_Task goal_. Copy the line with "From the photo" and all lines following it through the last line of the entries, exactly as written.
-*-
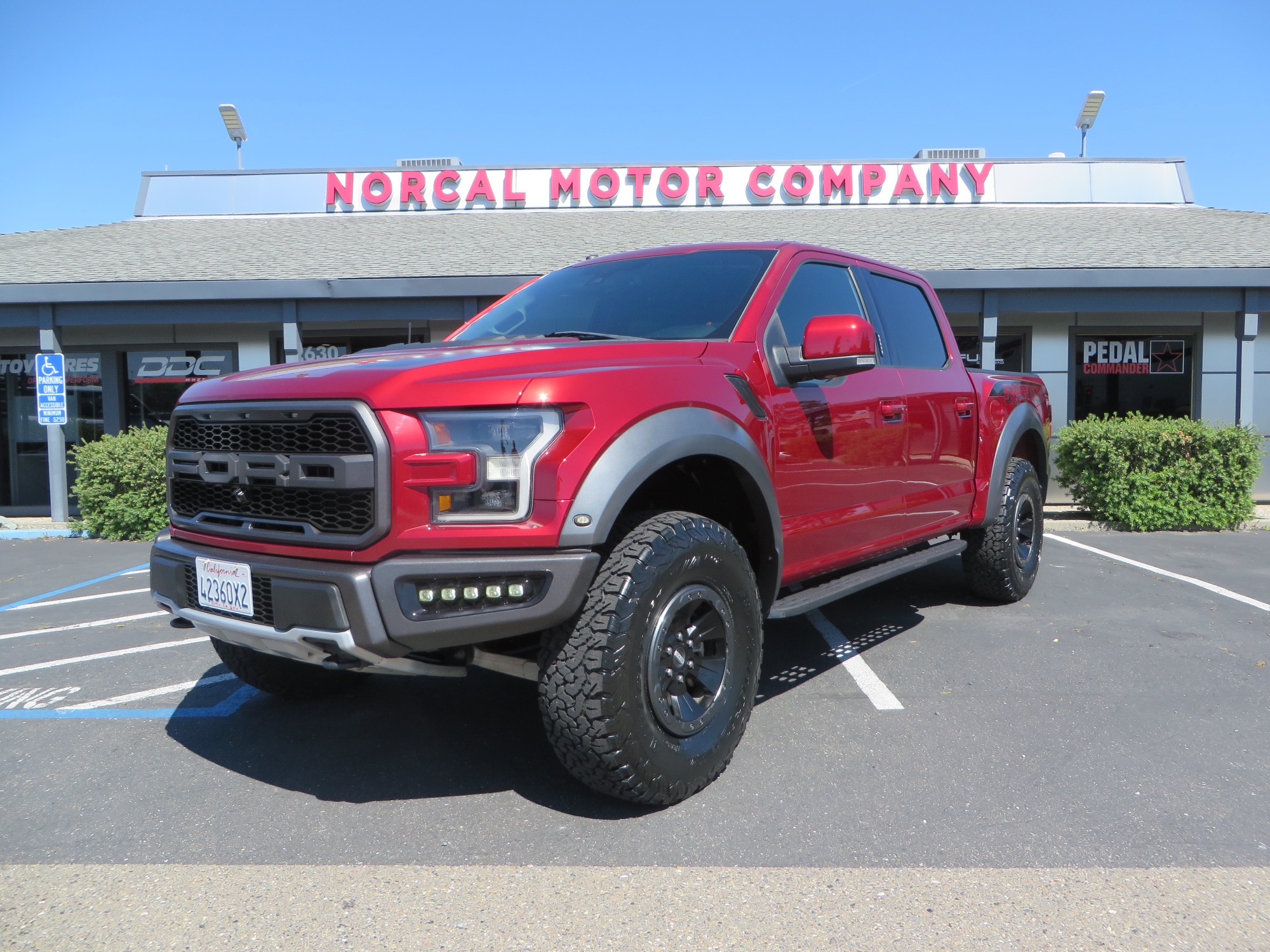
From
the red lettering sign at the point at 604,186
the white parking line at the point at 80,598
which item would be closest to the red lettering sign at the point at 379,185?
the red lettering sign at the point at 604,186

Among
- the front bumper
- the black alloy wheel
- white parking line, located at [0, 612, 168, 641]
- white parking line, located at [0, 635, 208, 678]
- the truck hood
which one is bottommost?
white parking line, located at [0, 612, 168, 641]

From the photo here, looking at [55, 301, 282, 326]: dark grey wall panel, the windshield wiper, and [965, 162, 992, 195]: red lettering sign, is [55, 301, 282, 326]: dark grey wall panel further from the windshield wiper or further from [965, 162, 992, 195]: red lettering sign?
[965, 162, 992, 195]: red lettering sign

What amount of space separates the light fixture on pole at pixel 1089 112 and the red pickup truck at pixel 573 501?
2059 cm

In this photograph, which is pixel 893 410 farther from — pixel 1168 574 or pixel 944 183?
pixel 944 183

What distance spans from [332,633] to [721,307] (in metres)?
1.99

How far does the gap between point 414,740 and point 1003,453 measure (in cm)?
-*-
_Complete response_.
From the photo here, looking at [55, 301, 282, 326]: dark grey wall panel, the windshield wiper, and [965, 162, 992, 195]: red lettering sign, is [55, 301, 282, 326]: dark grey wall panel further from the windshield wiper or further from [965, 162, 992, 195]: red lettering sign?
[965, 162, 992, 195]: red lettering sign

What amount of space separates the light fixture on pole at pixel 1089 112 and the red pickup truck at pixel 573 501?
2059 cm

In this photograph, which is pixel 893 410 farther from — pixel 1168 574 or pixel 944 183?
pixel 944 183

What distance spans from [332,633] to [721,307] (in metres)?
1.99

How far does the gap between point 414,740 and point 1003,453 measure (in cm)?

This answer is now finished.